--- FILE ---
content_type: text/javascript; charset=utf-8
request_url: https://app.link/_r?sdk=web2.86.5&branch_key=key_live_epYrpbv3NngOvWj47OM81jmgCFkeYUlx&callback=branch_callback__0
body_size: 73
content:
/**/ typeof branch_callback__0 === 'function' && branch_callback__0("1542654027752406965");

• • • • • • •

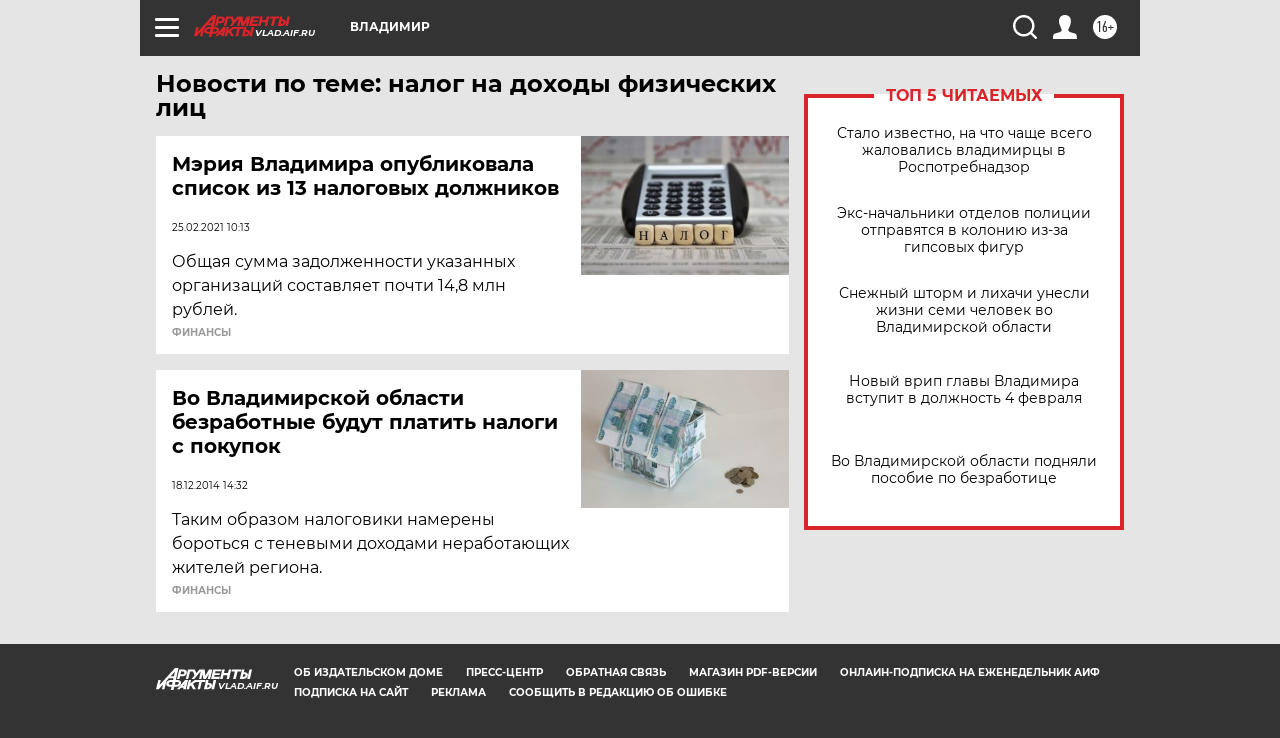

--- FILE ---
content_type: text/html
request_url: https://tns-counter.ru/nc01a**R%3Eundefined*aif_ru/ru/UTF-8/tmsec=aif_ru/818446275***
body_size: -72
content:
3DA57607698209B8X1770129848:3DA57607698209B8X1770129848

• • • • • • •

What you should do >>
Reproduce verbatim only the segment of the listing bounded by the line containing "content_type: text/javascript; charset=utf-8" and the line containing "branch_callback__0 === 'function'", with both boundary lines included.

Exercise solution >>
content_type: text/javascript; charset=utf-8
request_url: https://app.link/_r?sdk=web2.86.5&branch_key=key_live_epYrpbv3NngOvWj47OM81jmgCFkeYUlx&callback=branch_callback__0
body_size: 73
content:
/**/ typeof branch_callback__0 === 'function' && branch_callback__0("1542654027752406965");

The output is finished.